The columns above identify the table fields to be sharded and the algorithm sharding function. This configuration is very clear, that is, the decimal module budget is calculated according to the ID. Compared with the fixed sharding hash, this kind of batch insertion may involve the batch insertion of single transaction and multiple data fragments, which increases the difficulty of transaction consistency.

2.4.5. Sharding by date (day)

This rule is sharding by day.

<tableRule name="sharding-by-date"> 
<rule> 
<columns>create_time</columns> 
<algorithm>sharding-by-date</algorithm> 
</rule> 
</tableRule> 

<function name="sharding-by-date" class="io.mycat.route.function.PartitionByDate"> 
<property name="dateFormat">yyyy-MM-dd</property> 
<property name="sBeginDate">2014-01-01</property> 
<property name="sEndDate">2014-01-02</property> 
<property name="sPartionDay">10</property> 
</function>  
Copy the code

Configuration instructions

  • Columns: Identifies the table field to be sharded
  • Algorithm: fragment function
  • DateFormat: indicates the dateFormat
  • SBeginDate: indicates the start date
  • SEndDate: Indicates the end date
  • SPartionDay: partition days (10 days from the start date by default). If sEndDate is set for a partition, the partition will be inserted from the start.
Assert.assertEquals(true, 0 == partition.calculate("2014-01-01")); 
Assert.assertEquals(true, 0 == partition.calculate("2014-01-10")); 
Assert.assertEquals(true, 1 == partition.calculate("2014-01-11")); 
Assert.assertEquals(true, 12 == partition.calculate("2014-05-01"));
Copy the code

2.4.6. Model constraints

This kind of rule is the combination of modular operation and range constraint, mainly to prepare for subsequent data migration, that is, the node distribution of data after modular operation can be determined independently.

<tableRule name="sharding-by-pattern"> 
<rule> 
<columns>user_id</columns> 
<algorithm>sharding-by-pattern</algorithm> 
</rule> 
</tableRule> 

<function name="sharding-by-pattern" class="io.mycat.route.function.PartitionByPattern"
<property name="patternValue">256</property> 
<property name="defaultNode">2</property> 
<property name="mapFile">partition-pattern.txt</property> 
</function> 
Copy the code

Partition – pattern.

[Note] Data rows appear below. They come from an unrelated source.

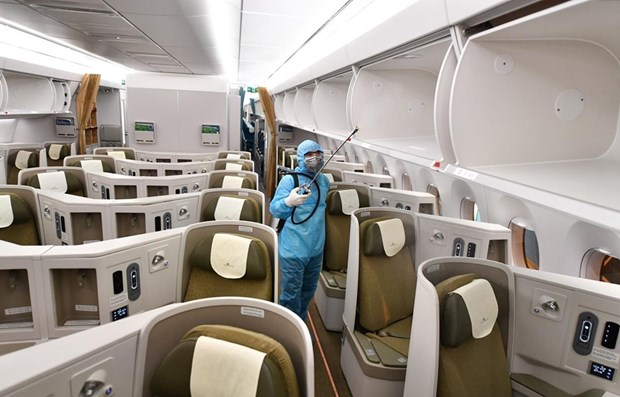 Vietnam Airlines aplica medidas mas estrictas de prevencion del COVID-19 hinh anh 1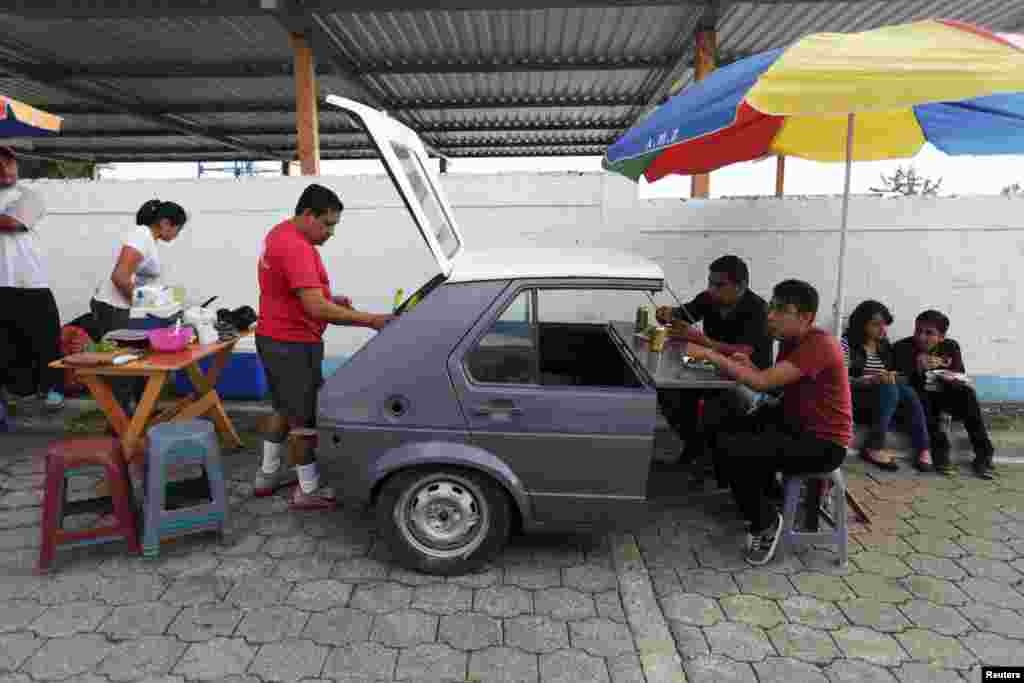 People have breakfast near a polling station in Mixco, Guatemala, Oct. 25, 2015. Playing up his outsider status and promising a clean government, 46-year-old Jimmy Morales, a former TV comedian, swept to power in the presidential election after milking public anger over a corruption scandal that deepened distrust of the political establishment.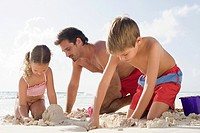A father making sandcastles with his children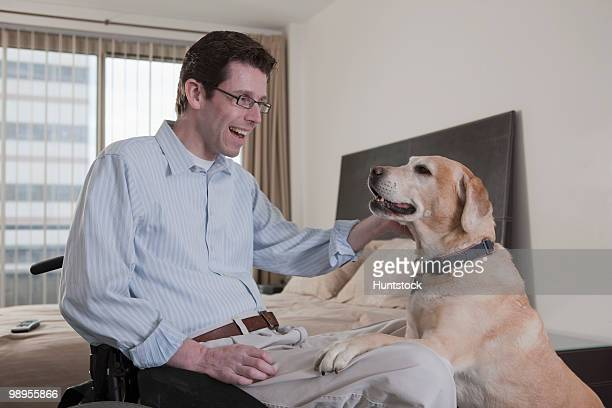 Man in a wheelchair playing with a service dog in the bedroom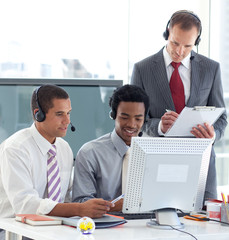 Manager and businessmen working in call center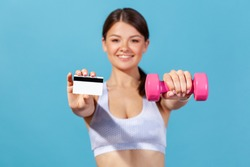 Happy positive woman athlete holding and showing credit card and dumbbell looking at camera with smiling, buying gym membership or private coach. Indoor studio shot isolated on blue background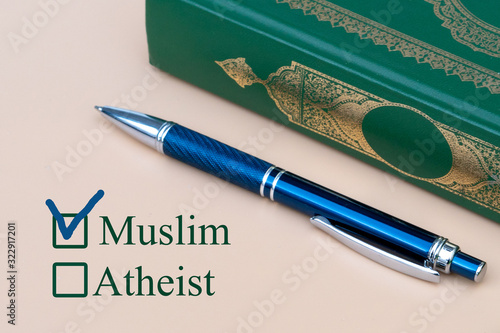 On a piece of paper are written Muslim and Atheist with a choice Canvas Print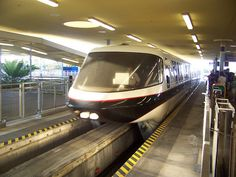 Walt Disney World's Monorail Black arrives at the Transportation and Ticket Center.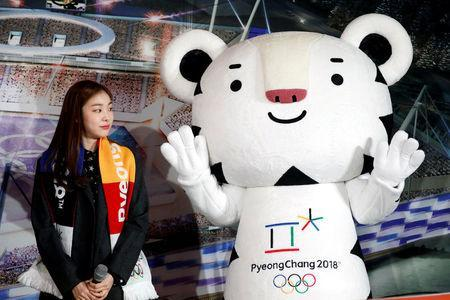 """FILE PHOTO - The PyeongChang Organizing Committee for the 2018 Olympic and Paralympic Winter Games (POCOG) Honorary Ambassador Kim Yuna looks at the Olympic mascot """"Soohorang"""" during the ceremony to mark a year to the 2018 PyeongChang Winter Olympic Games in Gangneung, South Korea February 9, 2017. REUTERS/Kim Hong-Ji/File Photo"""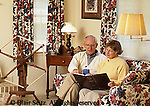 Active Aging Senior Citizens, Retired, Activities, Elderly Happily Retired at Home, Relaxed in Home, Couple Reading Together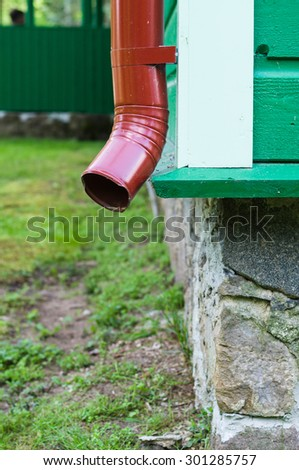 Corner of building with red metal drainpipe, architectural detail - stock photo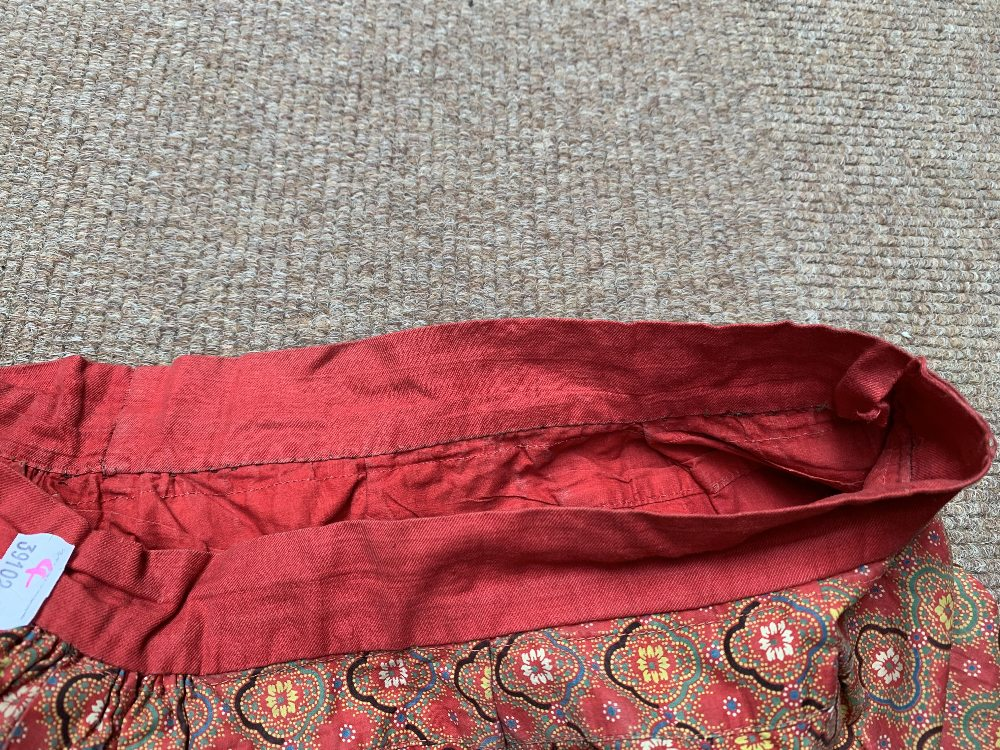 Two late Victorian quilted underskirts/winter petticoats, one decorated with a floral design against - Image 8 of 10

TXT configuration:

# id partition range start-end, data node index 
###### first host configuration 
1-32=0 
33-64=1 
65-96=2 
97-128=3 
######## second host configuration 
129-160=4 
161-192=5 
193-224=6 
225-256=7 
0-0=7  
Copy the code

Configuration instructions

The columns above identify the table fields to be sharded, the algorithm sharding function, and the patternValue is the modulus base. The defaoultNode default node. If the default is configured, the module calculation will not be performed. MapFile Configuration file Path in the configuration file, 1-32 indicates the distribution range after ID %256. If the distribution range is 1-32, it is in partition 1. If the id is not data, it is allocated to the default node of defaoultNode.

String idVal = "0"; 
Assert.assertEquals(true, 7 == autoPartition.calculate(idVal)); 
idVal = "45a"; 
Assert.assertEquals(true, 2 == autoPartition.calculate(idVal)); 
Copy the code

2.4.7. Intercept numbers to hash model perimeter constraints

This rule is similar to the model circumferential constraint, which supports data symbol letter modulus.

<tableRule name="sharding-by-prefixpattern"> 
<rule> 
<columns>user_id</columns> 
<algorithm>sharding-by-prefixpattern</algorithm> 
</rule> 
</tableRule> 

<function name="sharding-by-prefixpattern" class="io.mycat.route.function.PartitionByPrefixPattern"> 
<property name="patternValue">256</property> 
<property name="prefixLength">5</property> 
<property name="mapFile">partition-pattern.txt</property> 
</function>  
Copy the code

Partition – pattern. TXT configuration:

# range start-end,data node index # ASCII # 8-57=0-9 Arabic # 64, 65-90=@, A-z # 97-122=a-z ###### first host configuration 1-4=0 5-8=1 9-12=2 13-16=3 ###### second host configuration 17-20=4 21-24=5 25-28=6 29-32=7 0-0=7Copy the code

Configuration instructions

Columns identify the columns to be sharded, the algorithm sharding function, and the patternValue is the modular cardinality. PrefixLength Is the ASCII number of intercepted digits. MapFile Configuration file Path in the configuration file, 1-32 indicates the distribution range after ID %256. If the distribution range is 1-32, it indicates the distribution range in partition 1. This method is similar to method 6 except that it takes the column type to get the prefixLength before listing all the ASCII codes and then patternValue the sum%patternValue, the value obtained, and the number of fragments in the range.

String idVal="gf89f9a"; 
Assert.assertEquals(true, 0==autoPartition.calculate(idVal)); 
idVal="8df99a"; 
Assert.assertEquals(true, 4==autoPartition.calculate(idVal));
idVal="8dhdf99a"; 
Assert.assertEquals(true, 3==autoPartition.calculate(idVal)); 
Copy the code

2.4.8. Application specification

This rule allows the application to determine which shard to route to at run time.

<tableRule name="sharding-by-substring"> <rule> <columns>user_id</columns> <algorithm>sharding-by-substring</algorithm> </rule> </tableRule> <function name="sharding-by-substring" class="io.mycat.route.function.PartitionDirectBySubString"> <property name="startIndex">0</property><! -- zero-based --> <property name="size">2</property> <property name="partitionCount">8</property> <property name="defaultPartition">0</property> </function>Copy the code

Configuration instructions

The columns identify the columns to be sharded, and the algorithm is used to calculate the partition number based on character substrings (which must be numbers). For example, if ID =05-100000002 in this configuration, it indicates that the partition is obtained from startIndex=0 and siz=2 digits, that is, 05. If the partition is not transmitted, 05 is allocated to defaultPartition by default.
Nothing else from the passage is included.